• **抜粋**:
****
全国で100館に満たない小規模での公開だが、国内の興行収入は1億5000万円を突破(2018年5月時点)。ロングラン上映がつづく異例のヒットとなっている。6月1日には後編「王の凱旋」ノーカットの完全版が公開予定で、アニメ版の発売も決定した。

『バーフバリ』シリーズの配給を担うのは、社員数12人の株式会社ツインだ。買い付けを担当した代表取締役の加畑圭造氏は、作品を初めて観た瞬間から「イケる」と直感が働いたという。加畑氏に『バーフバリ』の魅力、そして映画バイヤーとしての仕事の面白さについて聞いた。

HuffPost Japan

——『バーフバリ』シリーズ、ここまでの反響を呼ぶと思いましたか?
****
• **提供データ**:
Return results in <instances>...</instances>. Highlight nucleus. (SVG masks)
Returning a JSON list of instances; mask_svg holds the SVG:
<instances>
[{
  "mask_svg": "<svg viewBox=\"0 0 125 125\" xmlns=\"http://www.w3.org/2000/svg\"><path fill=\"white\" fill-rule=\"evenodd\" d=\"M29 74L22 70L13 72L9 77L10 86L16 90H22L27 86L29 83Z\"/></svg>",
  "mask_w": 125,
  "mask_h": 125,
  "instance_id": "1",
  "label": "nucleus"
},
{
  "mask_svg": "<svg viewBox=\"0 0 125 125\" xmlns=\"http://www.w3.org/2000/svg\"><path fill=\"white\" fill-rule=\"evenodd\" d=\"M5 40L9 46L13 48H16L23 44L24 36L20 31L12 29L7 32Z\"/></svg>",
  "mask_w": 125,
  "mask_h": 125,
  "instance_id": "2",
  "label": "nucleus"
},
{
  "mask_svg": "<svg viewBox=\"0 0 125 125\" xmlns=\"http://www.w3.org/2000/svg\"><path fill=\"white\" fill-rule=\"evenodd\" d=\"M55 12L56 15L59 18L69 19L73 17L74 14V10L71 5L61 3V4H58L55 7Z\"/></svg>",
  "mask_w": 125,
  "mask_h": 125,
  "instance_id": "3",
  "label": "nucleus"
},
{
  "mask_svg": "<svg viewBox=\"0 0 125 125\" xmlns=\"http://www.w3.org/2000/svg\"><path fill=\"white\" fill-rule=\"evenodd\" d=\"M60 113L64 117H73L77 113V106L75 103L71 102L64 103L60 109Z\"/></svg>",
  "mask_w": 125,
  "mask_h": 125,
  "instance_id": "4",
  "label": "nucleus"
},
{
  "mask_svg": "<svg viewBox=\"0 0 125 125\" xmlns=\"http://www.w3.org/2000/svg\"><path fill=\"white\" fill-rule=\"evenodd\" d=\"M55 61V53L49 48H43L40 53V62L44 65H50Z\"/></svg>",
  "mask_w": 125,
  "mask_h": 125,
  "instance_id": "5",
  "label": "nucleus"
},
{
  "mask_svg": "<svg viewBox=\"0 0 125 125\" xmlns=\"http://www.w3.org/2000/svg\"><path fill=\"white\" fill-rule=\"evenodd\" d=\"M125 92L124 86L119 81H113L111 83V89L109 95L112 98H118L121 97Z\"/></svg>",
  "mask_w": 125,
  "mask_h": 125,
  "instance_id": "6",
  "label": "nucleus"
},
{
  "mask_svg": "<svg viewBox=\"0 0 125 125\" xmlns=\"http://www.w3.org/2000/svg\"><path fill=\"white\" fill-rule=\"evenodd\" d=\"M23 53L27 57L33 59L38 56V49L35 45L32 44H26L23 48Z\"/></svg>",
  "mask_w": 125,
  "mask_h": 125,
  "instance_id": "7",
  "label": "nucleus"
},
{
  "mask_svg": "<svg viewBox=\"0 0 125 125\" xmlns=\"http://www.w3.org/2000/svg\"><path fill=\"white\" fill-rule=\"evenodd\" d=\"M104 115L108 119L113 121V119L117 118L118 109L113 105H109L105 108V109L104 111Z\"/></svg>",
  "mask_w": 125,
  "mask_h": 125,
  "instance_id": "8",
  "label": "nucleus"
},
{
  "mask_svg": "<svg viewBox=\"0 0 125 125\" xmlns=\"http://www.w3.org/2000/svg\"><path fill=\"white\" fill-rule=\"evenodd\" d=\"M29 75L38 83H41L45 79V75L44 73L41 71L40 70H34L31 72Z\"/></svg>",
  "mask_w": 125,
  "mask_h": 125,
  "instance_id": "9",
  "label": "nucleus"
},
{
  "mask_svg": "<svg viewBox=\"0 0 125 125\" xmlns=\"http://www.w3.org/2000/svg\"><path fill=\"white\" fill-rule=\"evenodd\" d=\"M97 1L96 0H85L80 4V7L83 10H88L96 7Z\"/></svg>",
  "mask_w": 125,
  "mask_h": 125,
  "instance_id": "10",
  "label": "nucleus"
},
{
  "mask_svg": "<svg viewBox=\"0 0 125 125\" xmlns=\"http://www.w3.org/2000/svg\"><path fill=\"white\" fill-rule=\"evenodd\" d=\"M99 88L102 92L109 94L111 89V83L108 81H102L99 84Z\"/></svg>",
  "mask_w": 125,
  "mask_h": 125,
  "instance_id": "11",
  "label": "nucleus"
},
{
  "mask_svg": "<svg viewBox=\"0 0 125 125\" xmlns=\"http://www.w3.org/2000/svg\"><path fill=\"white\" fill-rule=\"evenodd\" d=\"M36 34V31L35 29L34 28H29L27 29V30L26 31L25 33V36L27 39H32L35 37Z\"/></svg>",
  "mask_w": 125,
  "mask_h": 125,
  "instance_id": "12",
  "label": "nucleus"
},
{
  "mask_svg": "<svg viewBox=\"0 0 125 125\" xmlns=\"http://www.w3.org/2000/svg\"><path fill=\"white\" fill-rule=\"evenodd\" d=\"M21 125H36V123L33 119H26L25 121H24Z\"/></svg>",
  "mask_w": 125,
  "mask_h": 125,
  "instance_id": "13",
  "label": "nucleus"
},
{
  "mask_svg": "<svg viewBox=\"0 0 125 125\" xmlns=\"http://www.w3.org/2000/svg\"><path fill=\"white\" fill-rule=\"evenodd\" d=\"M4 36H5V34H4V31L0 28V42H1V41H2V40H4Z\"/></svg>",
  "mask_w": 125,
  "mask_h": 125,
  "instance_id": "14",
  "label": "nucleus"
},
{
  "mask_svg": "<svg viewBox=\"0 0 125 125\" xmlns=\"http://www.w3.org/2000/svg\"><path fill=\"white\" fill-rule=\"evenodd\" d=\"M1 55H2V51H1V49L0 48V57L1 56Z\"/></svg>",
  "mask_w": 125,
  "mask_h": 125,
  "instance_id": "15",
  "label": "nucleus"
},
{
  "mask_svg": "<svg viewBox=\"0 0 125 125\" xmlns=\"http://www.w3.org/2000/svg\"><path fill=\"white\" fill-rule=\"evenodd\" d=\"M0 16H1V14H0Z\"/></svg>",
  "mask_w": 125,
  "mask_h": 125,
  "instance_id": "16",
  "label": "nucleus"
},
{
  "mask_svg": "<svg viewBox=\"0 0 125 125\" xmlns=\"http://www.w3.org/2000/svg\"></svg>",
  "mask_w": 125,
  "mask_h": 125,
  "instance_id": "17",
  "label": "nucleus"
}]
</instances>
****
• **問題**:
(1) 抜粋にある「『バーフバリ』シリーズの配給を担うのは、社員数12人の株式会社ツインだ。」という文を英語に訳してください。
(2) 抜粋の一部を、「全国で100館に満たない小規」を含むところから始めて「仕事の面白さについて聞いた。」の後で止め、そのまま繰り返してください。
これらの行は別の出典から取ったものです。

• **解答一覧**:
(1) The distributor of the Baahubali series is Twin Co., Ltd., a company with 12 employees.

(2)
全国で100館に満たない小規模での公開だが、国内の興行収入は1億5000万円を突破(2018年5月時点)。ロングラン上映がつづく異例のヒットとなっている。6月1日には後編「王の凱旋」ノーカットの完全版が公開予定で、アニメ版の発売も決定した。

『バーフバリ』シリーズの配給を担うのは、社員数12人の株式会社ツインだ。買い付けを担当した代表取締役の加畑圭造氏は、作品を初めて観た瞬間から「イケる」と直感が働いたという。加畑氏に『バーフバリ』の魅力、そして映画バイヤーとしての仕事の面白さについて聞いた。